┌─ Source text
It is, of course, taboo to criticize a person's religious beliefs. The problem, however, is that much of what people believe in the name of religion is intrinsically divisive, unreasonable, and incompatible with genuine morality. The truth is that the only rational basis for morality is a concern for the happiness and suffering of other conscious beings. This emphasis on the happiness and suffering of others explains why we don't have moral obligations toward rocks. It also explains why (generally speaking) people deserve greater moral concern than animals, and why certain animals concern us more than others. If we show more sensitivity to the experience of chimpanzees than to the experience of crickets, we do so because there is a relationship between the size and complexity of a creature's brain and its experience of the world.

Unfortunately, religion tends to separate questions of morality from the living reality of human and animal suffering. Consequently, religious people often devote immense energy to so-called ``moral" questions -- such as gay marriage -- where no real suffering is at issue, and they will inflict terrible suffering in the service of their religious beliefs.

Consider the suffering of the millions of unfortunate people who happen to live in sub-Saharan Africa. The wars in this part of the world are interminable. AIDS is epidemic there, killing around 3 million people each year. It is almost impossible to exaggerate how bad your luck is if you are born today in a country like Sudan. The question is, how does religion affect this problem?

Many pious Christians go to countries like Sudan to help alleviate human suffering, and such behavior is regularly put forward as a defense of Christianity. But in this case, religion gives people bad reasons for acting morally, where good reasons are actually available. We don't have to believe that a deity wrote one of our books, or that Jesus was born of a virgin, to be moved to help people in need. In those same desperate places, one finds secular volunteers working with organizations like Doctors Without Borders and helping people for secular reasons. Helping people purely out of concern for their happiness and suffering seems rather more noble than helping them because you think the Creator of the universe wants you to do it, will reward you for doing it, or will punish you for not doing it.
└─
┌─ Provided data
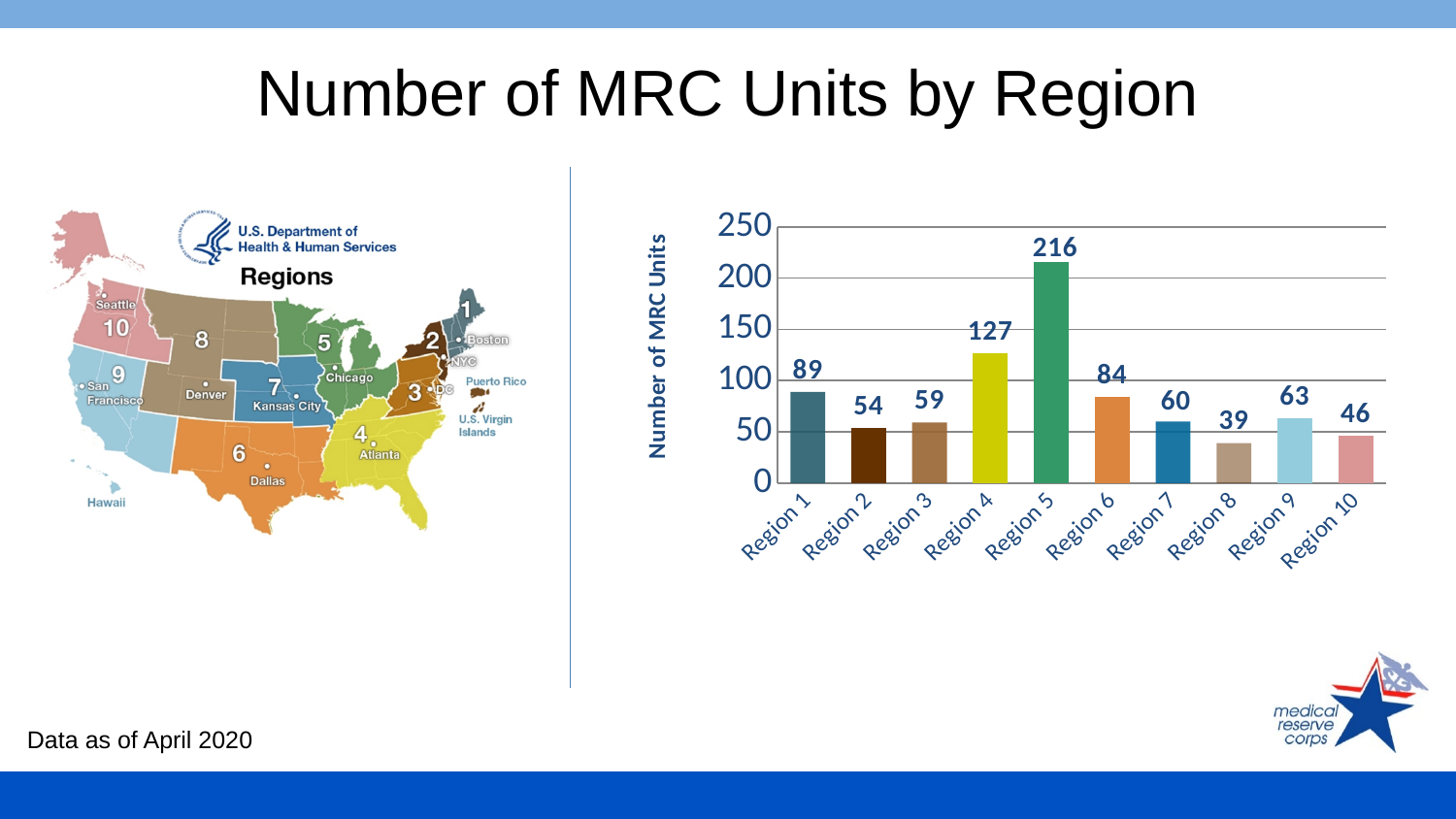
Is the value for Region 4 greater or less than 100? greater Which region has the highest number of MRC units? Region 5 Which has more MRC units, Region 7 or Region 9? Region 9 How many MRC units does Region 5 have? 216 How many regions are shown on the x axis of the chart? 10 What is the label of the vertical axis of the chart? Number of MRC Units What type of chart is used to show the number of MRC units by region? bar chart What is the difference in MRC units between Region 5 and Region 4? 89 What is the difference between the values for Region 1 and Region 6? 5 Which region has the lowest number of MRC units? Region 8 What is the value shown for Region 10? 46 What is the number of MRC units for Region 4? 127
└─
§ What you will do:
a – Duplicate the stretch of the passage on religion and morality from "Consider the suffering" through "affect this problem?".
b – According to the passage on religion and morality, what is the only rational basis for morality?
Nothing in the listing is needed here.

§ Answers in order:
a –
Consider the suffering of the millions of unfortunate people who happen to live in sub-Saharan Africa. The wars in this part of the world are interminable. AIDS is epidemic there, killing around 3 million people each year. It is almost impossible to exaggerate how bad your luck is if you are born today in a country like Sudan. The question is, how does religion affect this problem?

b – A concern for the happiness and suffering of other conscious beings.